There are a number of brands but I think all would work the same. They come in the tubes as DJ said and typically the two parts are in a cylindrical form with one around the circumference and the other down the center. Just cut off what you want and roll it around in your hands until it is mixed. It is very strong and doesn't shrink. I've used 3 or 4 different brands and all worked fine. It hardens in a couple of hours. I've used it for other repairs too and once reattached a Nissan side view mirror with it and it worked. Here is a link for an idea of what it is:

http://www.homedepot.com/buy/tools-...ucts/pc-plumbing-4-oz-putty-epoxy-115467.html

Bob K.


----------



## dreadnaught726 (Feb 5, 2011)

I have also heard of using Tenax, Plastruct or other similar plastic welding compounds to melt down plastic sprue into a past and applying it to the seam like putty. I have tried this and to an extent it works but it can be really messy when trying to melt the sprue plus because these glues evaporate quickly, you have to work fast. It's not really worth all the trouble plus it is a waste of Tenax.


----------



## djnick66 (May 2, 2008)

PC stuff is made by... drumroll... PC Products

http://www.pcepoxy.com/index.php


Actually the stuff I had is PC11. All of the PC stuff has PC in the name... PC11, PC Marine, PC Wood.
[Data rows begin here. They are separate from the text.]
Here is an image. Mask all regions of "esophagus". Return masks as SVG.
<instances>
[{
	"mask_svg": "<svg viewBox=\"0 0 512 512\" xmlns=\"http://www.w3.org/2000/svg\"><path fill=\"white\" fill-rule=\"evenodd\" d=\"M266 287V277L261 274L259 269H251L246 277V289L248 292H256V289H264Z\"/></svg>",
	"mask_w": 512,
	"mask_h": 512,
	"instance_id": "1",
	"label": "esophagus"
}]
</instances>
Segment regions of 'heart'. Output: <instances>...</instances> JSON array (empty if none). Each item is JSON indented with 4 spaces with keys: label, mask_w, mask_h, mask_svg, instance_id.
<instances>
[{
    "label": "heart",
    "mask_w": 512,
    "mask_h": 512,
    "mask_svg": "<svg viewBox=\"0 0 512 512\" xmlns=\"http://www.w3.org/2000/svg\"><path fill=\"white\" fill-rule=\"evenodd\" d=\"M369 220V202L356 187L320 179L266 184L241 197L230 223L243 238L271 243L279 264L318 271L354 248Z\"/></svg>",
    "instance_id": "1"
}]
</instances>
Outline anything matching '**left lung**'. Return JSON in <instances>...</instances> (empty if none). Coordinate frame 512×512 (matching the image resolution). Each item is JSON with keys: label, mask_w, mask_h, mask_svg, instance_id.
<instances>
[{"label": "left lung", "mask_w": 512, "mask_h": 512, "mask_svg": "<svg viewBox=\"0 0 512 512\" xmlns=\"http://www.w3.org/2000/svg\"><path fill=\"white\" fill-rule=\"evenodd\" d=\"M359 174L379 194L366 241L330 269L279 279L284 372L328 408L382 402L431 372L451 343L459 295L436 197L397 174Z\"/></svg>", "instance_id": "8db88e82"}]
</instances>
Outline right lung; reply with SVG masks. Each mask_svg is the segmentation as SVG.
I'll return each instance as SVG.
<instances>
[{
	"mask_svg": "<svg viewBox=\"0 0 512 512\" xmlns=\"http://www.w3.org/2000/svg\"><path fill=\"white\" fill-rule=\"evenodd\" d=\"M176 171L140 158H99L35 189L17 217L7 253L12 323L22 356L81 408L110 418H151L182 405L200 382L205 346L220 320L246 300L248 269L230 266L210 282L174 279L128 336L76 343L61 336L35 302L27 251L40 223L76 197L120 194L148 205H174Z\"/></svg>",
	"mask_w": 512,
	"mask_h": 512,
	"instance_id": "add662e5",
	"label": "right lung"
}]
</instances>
You can dissolve plastic sprue in any liquid cement (like Testors). I learned this tip in the 70s for working with Historex plastic figures and the old matt/flat white Historex plastic dissolved very well. Most new plastics just dont seem to work quite the same and Historex themselves dont use the same plastic now as they did back then.

Problems with the dissolved sprue in glue method include a slow dry time and hot solvents. The glop can melt the model before it sets up, and it takes days or weeks to fully harden. As a kid if you ever filled up a model part with too much tube glue and a few days later found it all melted and misshapen, thats what can happen with this stuff.


----------



## machgo (Feb 10, 2010)

I've used the Squadron green, and didn't care for it. It will soften and melt thin styrene. I did like the Squadron white, which was easier to sand. Both exhibited shrinkage and cracking, even when spread fairly thinly. And I could never get the cap back on so the tube dried out prematurely....

I prefer Bondo glazing putty to the Squadron stuff. It's dirt cheap comparitively, and easy to sand. But as others have mentioned, it can be TOO easy to sand. And it's grainy.

I am a convert to Tamiya putty. I like their white and grey basic putties. They can be had from Hong Kong, at least until a couple months ago. Seems to be the same stuff but in different colors. The white is nice for figures and other stuff that will be painted in lighter colors. It dries HARD, with essentially no shrinkage. And it is creamy smooth.

Actually I just checked Lucky Model, and grey is not in stock at the moment, but white is....


----------